A fellow San Diego Academy friend noticed I had bitterness towards Adventism and said, “You need to forgive the ex-church.” He has had to do that for his own freedom. So I purposed to forgive those in authority over me who taught me this faulty teaching. I prayed this through with a Christian friend, confessing it and turning it into Jesus’ hands. I know bitterness has been a prison.
I think that a lot of my co-dependency started in this misunderstanding. Have other former Adventist friends had that struggle as they throw off old beliefs?
I’m asking Jesus to grant me wisdom to overcome fears I’ve carried.
—VIA EMAIL
Response: Thank you for writing! What interesting insights you shared. Yes, many, many former Adventists have similar struggles. Our common background has created a common “pool” of dysfunctions in most if not all of us to some degree. Adventism both attracts and creates people with certain kinds of tendencies, such as addictive personalities, anxiety, and so forth. It’s interesting how many Adventist families have hidden abuse inside—molestation, physical abuse, sexual perversions, and emotional crazy-making, for example.
Your insight that you had to confess to the Lord Jesus and turn over the people and the abuses to Him was His leading. I am convinced that we all have to repent of our Adventism ultimately, as you did when you confessed and asked for forgiveness for believing men over His word. Our family prayed, during the time we left Adventism, that the Lord would remove Adventism from our hearts and place His Spirit in the place Adventism had dwelled. Since Adventism teaches doctrines of demons, we have to treat it as the sin we now see it to be and confess it, asking the Lord to redeem us and to gives us Himself in its place.
Asking Jesus for wisdom is absolutely the right thing; it is biblical, and 1 Corinthians 1:30 confirms James’s statement that if anyone lacks wisdom, let him ask God and it will be given. 1 Corinthians 1:30 actually says that Jesus has become our wisdom, and I know that as we trust Him in our need, He gives us His own presence and insight.
Jesus IS the answer, and His eternal, living word shows us how to proceed and how to honor Him and how to pray. It truly is horrifying that EGW said we were to suspend our personal judgment and submit to the GC. That is demonic, for sure. We submit only to our Lord! He is the One who has bought us from death and taken our curse.
Our early Adventism taught us to distrust our own thoughts and insights. What I am realizing is that we were subtly but implicitly taught that we can’t trust the Bible. Yet the Lord gives us His life when we trust Him, and He makes His word applicable to our lives and shows us how to live by His revealed wisdom. It’s pretty amazing to me that He has given us His own word which He has preserved for millennia! He has revealed Himself, and He makes Himself known to us as we trust Him and ask Him to teach us what He knows we need to understand from His word.
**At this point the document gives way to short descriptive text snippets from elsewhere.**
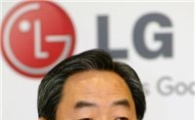 [IFA2009]LG전자 베를린 선언 "삼성 제친다"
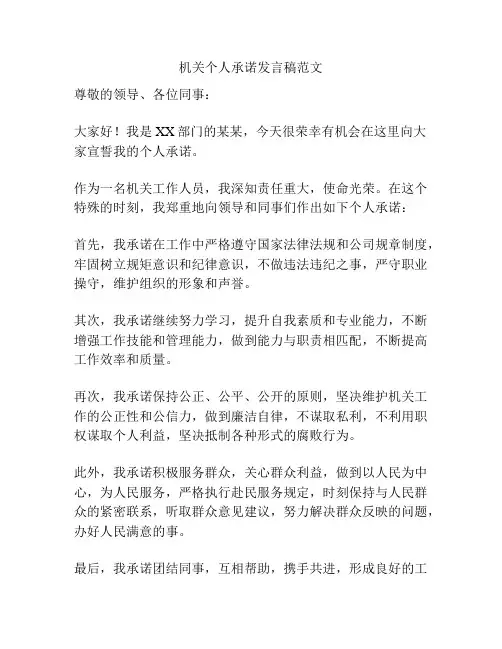 机关个人承诺发言稿范文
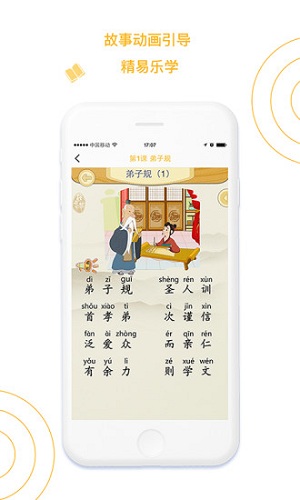 国学小书童 V5.6.0 安卓版截图4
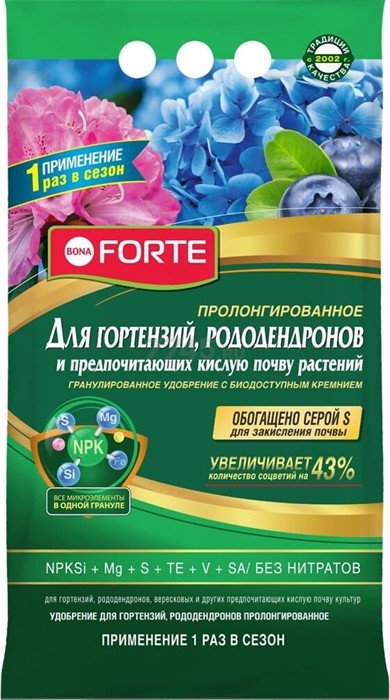 Удоб BONA FORTE для гортензий, рододендронов с биодоступ. кремнием 2,5кг/10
Confessing the sin of our Adventism and also our sins which we committed because of our Adventism is a hard pill to swallow, especially since we were shamed so deeply within the religion. Yet there is freedom in agreeing with God about our sin and trusting the Son in our place. He makes it possible for us to forgive those who abused us by giving to Him the burden of justice. He will execute justice one day, and we can release the organization and the people within it from “owing” us anything. We can let them off the hook, knowing that we cannot expect them ever to be to us what they SHOULD have been and trusting Jesus to fill out hearts and comfort our wounds because unbelievers and false religions will never be able to do that.
True forgiveness on our part is releasing the unrepentant to the Lord, knowing that He will deal with them justly, and He will fill the holes in our hearts Himself.
Thank you so much for your letter. You have very insightful responses.